Abaküs Yazılım
14. Hukuk Dairesi
Esas No: 2017/6063
Karar No: 2018/4977
Karar Tarihi: 02.07.2018

Yargıtay 14. Hukuk Dairesi 2017/6063 Esas 2018/4977 Karar Sayılı İlamı

14. Hukuk Dairesi         2017/6063 E.  ,  2018/4977 K.

    "İçtihat Metni"

    MAHKEMESİ :Asliye Hukuk Mahkemesi


    Davacı vekili tarafından, davalı aleyhine asıl dava 03.10.2007, karşı dava 26.01.2009 günlerinde verilen dilekçeler ile asıl davada temliken tescil, birleştirilen davada temliken tescil, 2. kademede müdahalenin meni ve kal talebi üzerine bozma ilamına uyularak yapılan duruşma sonunda; asıl davanın reddine, karşı davanın kabulü ile müdahalenin menine dair verilen 30.12.2014 günlü hükmün Yargıtayca incelenmesi davacı-karşı davalı vekili ve davalı-karşı davacı vekili tarafından duruşmalı olarak istenilmekle duruşma isteminin değerden reddine, süresinde olduğu anlaşılan temyiz dilekçesinin kabulüne karar verildikten sonra dosya ve içerisindeki bütün kağıtlar incelenerek gereği düşünüldü:
    K A R A R
    Asıl dava, Türk Medeni Kanununun 725. maddesine dayalı ... iptali tescil olmazsa irtifak hakkı kurulması isteğine ilişkindir.
    Birleşen dava ise Türk Medeni Kanununun 725. maddesine dayalı ... iptali tescil olmazsa elatmanın önlenmesi ve yıkım isteğine ilişkindir.
    Davacı, dava konusu 1517 parsel sayılı taşınmaz üzerindeki binanın davalı kardeşine ait 1518 parsel sayılı taşınmaza taşan kısmı ile ilgili olarak temliken tescil, mümkün olmadığı takdirde taşkın kısma yönelik olarak irtifak hakkı tesis edilmesini talep etmiştir.
    Birleştirilen davanın davacısı ... ise taşınmazı üzerindeki binanın asıl davanın davacısının parseline taşkın olan kısmı ile ilgili olarak temliken tescil, mümkün olmadığı takdirde elatmanın önlenmesi ve kal istemiştir.
    Davalı vekili ve davacı vekilleri karşılıklı olarak müvekkilleri aleyhine açılan davaların reddini talep etmişlerdir.

    Mahkemece bozmadan önce verilen kararda; asıl davanın kabulü ile davacının parseli üzerindeki binanın davalının parseline taşan kısmı ile ilgili olarak davacı taşınmazı lehine irtifak hakkı tesis edilmesine, birleştirilen davanın reddine karar verilmiştir.

## Görev 1:
Karar metninin "Birleşen dava ise" ile "ve kal istemiştir." arasındaki kısmını, bu ifadeler de dahil olmak üzere, "temliken tescil" yerine "mülkiyetin devri" koyarak düzenleyip yeniden yazın.
Karar metni ile kayıtlar birbirinden ayrı malzemelerdir.

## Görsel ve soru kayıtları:
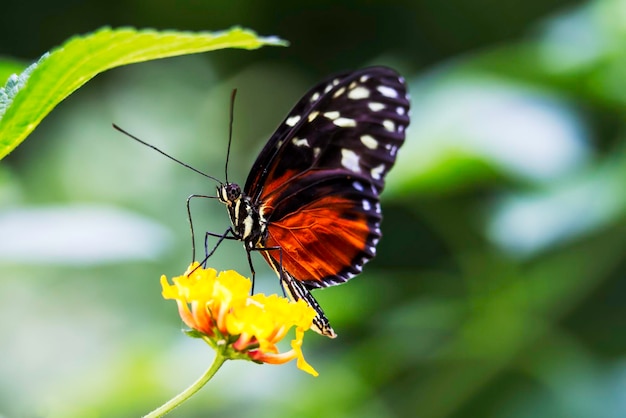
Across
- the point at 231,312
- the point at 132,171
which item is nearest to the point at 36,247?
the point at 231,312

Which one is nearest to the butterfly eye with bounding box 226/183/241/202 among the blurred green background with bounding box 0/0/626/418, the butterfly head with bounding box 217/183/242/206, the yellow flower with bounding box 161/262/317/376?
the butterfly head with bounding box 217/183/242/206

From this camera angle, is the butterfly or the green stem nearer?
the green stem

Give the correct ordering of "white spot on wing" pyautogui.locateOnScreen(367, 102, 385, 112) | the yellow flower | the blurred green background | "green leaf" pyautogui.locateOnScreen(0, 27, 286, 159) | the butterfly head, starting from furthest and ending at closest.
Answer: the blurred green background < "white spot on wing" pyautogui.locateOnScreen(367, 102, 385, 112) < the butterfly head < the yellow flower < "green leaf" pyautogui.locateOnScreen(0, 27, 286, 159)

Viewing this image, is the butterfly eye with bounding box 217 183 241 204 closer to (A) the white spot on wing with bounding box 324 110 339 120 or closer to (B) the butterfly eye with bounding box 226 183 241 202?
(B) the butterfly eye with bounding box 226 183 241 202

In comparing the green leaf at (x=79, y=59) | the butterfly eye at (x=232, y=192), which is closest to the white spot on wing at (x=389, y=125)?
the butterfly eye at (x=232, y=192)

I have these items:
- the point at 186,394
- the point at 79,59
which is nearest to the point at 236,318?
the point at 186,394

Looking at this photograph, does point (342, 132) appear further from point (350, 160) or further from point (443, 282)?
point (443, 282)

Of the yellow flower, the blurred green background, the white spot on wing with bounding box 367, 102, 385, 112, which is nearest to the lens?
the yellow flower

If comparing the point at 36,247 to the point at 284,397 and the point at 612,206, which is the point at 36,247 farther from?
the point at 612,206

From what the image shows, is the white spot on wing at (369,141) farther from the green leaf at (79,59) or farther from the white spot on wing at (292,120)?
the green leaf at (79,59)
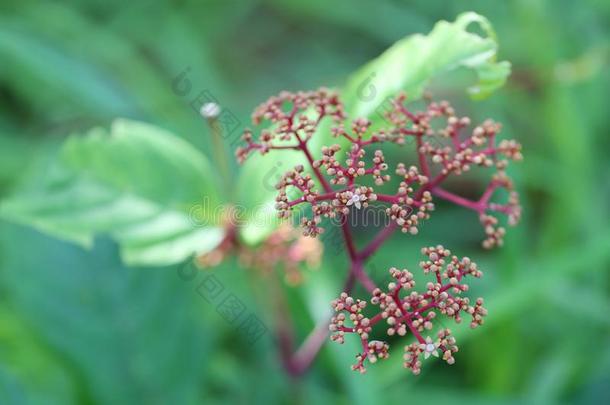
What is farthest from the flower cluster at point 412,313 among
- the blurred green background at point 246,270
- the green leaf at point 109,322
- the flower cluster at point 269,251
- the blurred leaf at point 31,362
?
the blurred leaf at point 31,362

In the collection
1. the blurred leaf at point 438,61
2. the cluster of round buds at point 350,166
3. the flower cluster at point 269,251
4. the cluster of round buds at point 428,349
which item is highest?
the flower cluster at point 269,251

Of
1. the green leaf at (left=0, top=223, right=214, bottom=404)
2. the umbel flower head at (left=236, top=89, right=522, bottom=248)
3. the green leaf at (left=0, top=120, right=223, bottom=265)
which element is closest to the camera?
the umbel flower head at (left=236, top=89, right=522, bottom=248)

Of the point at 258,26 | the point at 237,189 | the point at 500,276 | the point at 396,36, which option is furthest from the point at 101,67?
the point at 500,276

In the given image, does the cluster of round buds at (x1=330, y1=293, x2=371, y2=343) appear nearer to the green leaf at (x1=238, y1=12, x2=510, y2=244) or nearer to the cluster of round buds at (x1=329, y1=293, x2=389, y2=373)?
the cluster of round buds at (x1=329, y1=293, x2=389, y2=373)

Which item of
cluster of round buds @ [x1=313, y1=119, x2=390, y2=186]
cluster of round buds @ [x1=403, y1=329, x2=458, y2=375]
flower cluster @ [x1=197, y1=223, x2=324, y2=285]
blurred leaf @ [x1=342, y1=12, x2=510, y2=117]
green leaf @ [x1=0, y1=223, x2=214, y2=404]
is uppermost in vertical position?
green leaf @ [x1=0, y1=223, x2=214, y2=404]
--
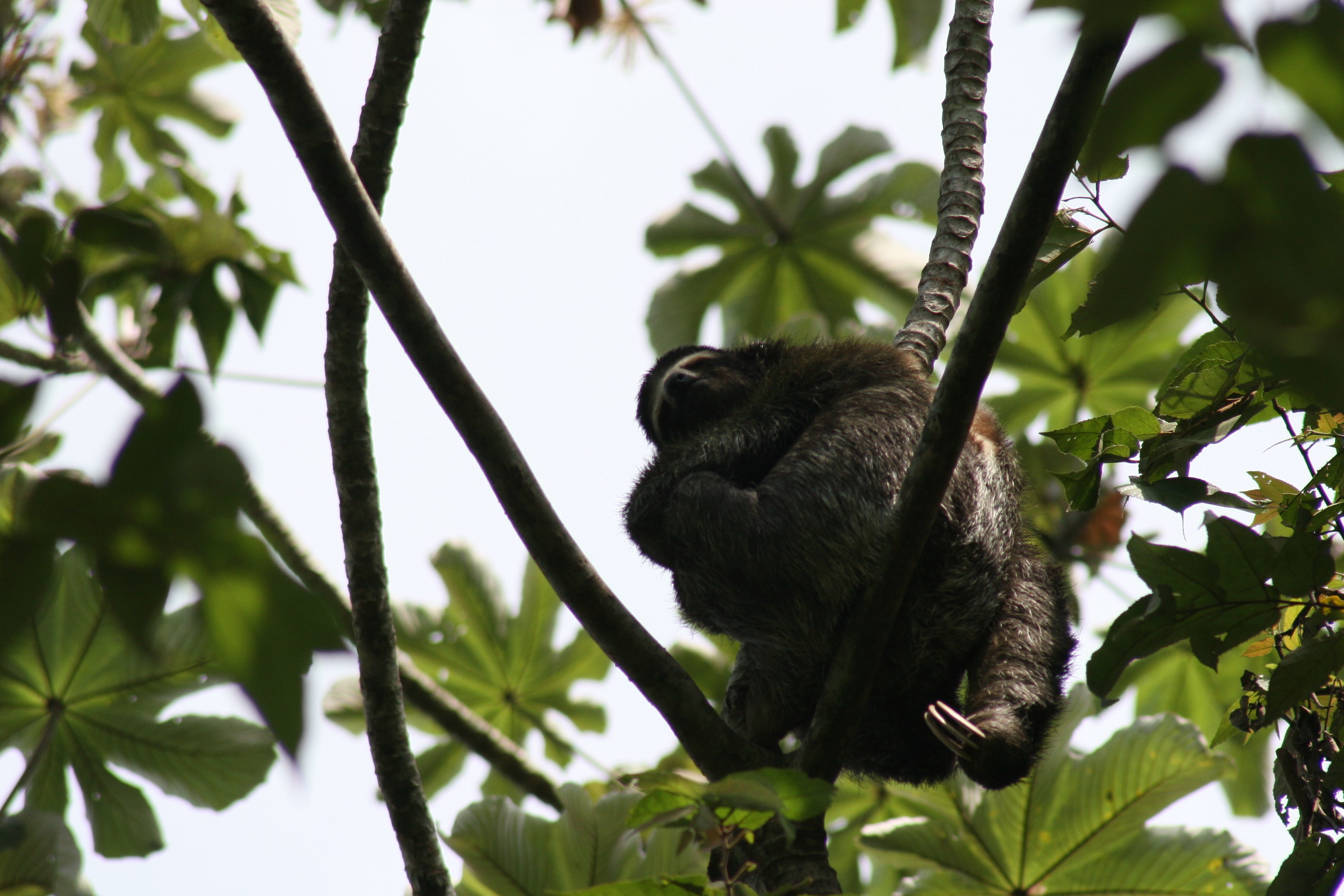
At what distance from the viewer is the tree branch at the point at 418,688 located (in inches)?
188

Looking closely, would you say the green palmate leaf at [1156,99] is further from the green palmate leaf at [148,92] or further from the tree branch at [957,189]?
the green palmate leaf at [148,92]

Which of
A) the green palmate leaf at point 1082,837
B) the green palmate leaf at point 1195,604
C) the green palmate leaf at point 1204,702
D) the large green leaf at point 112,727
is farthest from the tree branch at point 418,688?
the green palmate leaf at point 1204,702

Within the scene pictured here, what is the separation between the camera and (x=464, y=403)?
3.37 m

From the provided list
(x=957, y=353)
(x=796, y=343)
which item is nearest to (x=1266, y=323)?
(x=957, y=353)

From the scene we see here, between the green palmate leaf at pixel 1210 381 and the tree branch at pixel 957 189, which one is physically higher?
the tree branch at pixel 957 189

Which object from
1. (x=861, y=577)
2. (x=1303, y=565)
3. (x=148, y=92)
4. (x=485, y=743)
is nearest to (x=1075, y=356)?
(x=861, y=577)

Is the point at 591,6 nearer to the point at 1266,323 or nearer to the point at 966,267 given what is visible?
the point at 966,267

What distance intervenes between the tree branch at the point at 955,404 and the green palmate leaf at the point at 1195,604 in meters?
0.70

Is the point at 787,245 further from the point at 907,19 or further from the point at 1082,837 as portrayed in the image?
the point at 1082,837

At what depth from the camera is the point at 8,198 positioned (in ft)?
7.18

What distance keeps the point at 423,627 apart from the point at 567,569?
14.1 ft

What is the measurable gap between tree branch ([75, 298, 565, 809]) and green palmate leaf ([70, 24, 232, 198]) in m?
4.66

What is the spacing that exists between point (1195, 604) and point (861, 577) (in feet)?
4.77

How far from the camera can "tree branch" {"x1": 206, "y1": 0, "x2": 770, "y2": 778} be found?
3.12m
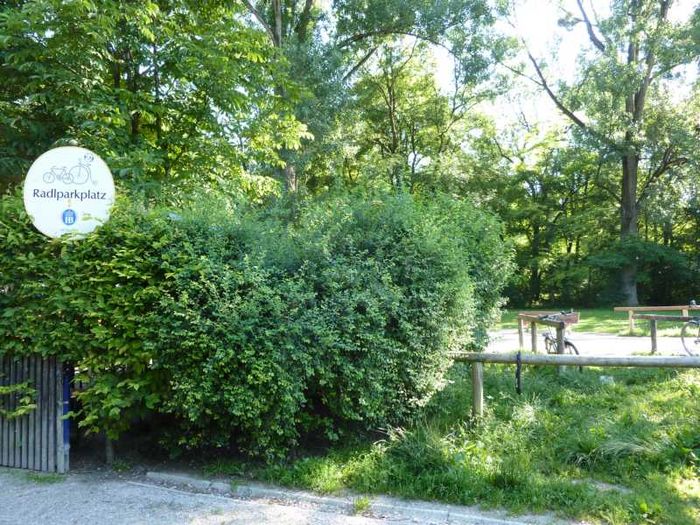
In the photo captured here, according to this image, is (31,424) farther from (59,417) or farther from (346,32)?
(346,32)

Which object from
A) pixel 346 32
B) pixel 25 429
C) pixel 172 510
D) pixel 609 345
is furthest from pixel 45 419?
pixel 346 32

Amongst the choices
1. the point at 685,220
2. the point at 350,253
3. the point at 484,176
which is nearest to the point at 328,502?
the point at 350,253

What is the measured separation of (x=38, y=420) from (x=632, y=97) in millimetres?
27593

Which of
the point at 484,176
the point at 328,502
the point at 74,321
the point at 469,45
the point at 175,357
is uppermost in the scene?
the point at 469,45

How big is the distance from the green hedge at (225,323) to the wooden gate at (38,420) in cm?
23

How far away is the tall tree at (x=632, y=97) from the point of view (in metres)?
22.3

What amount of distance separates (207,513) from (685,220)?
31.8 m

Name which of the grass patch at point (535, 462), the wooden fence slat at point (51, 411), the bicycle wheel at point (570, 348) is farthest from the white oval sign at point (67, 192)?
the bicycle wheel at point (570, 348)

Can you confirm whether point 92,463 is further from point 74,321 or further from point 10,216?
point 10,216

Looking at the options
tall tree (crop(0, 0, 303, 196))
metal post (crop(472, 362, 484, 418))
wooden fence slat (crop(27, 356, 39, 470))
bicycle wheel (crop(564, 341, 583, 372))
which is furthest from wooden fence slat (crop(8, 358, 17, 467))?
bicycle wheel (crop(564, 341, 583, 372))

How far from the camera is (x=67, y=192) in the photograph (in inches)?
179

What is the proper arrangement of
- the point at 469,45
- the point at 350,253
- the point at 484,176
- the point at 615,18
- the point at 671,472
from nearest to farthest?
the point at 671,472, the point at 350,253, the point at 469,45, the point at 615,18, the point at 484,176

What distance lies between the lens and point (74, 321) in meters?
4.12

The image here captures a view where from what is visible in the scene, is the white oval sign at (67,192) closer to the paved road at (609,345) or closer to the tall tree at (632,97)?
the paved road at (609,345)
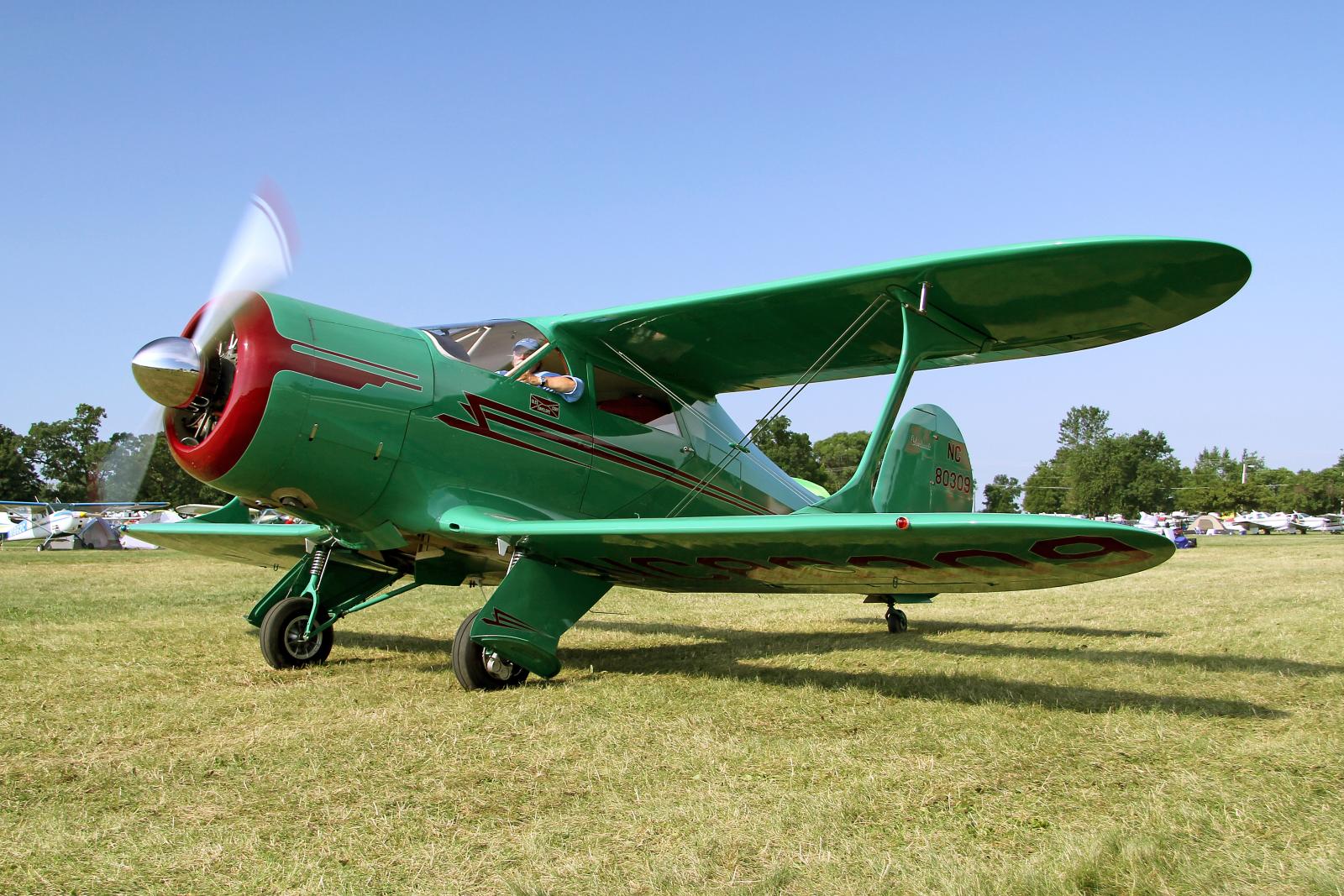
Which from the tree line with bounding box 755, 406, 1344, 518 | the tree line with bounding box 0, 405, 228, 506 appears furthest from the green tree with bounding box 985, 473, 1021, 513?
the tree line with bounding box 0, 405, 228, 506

## Görev 2:
Lütfen kayıtlarda "bottom" sözcüğünü içeren bütün satırları belirleyip olduğu gibi kopyalayın.

## Tam yanıt 1:
Birleşen dava ise Türk Medeni Kanununun 725. maddesine dayalı ... iptali tescil olmazsa elatmanın önlenmesi ve yıkım isteğine ilişkindir.
    Davacı, dava konusu 1517 parsel sayılı taşınmaz üzerindeki binanın davalı kardeşine ait 1518 parsel sayılı taşınmaza taşan kısmı ile ilgili olarak mülkiyetin devri, mümkün olmadığı takdirde taşkın kısma yönelik olarak irtifak hakkı tesis edilmesini talep etmiştir.
    Birleştirilen davanın davacısı ... ise taşınmazı üzerindeki binanın asıl davanın davacısının parseline taşkın olan kısmı ile ilgili olarak mülkiyetin devri, mümkün olmadığı takdirde elatmanın önlenmesi ve kal istemiştir.

## Tam yanıt 2:
1. the green leaf at (left=0, top=223, right=214, bottom=404)
2. the umbel flower head at (left=236, top=89, right=522, bottom=248)
3. the green leaf at (left=0, top=120, right=223, bottom=265)
the umbel flower head at (left=236, top=89, right=522, bottom=248)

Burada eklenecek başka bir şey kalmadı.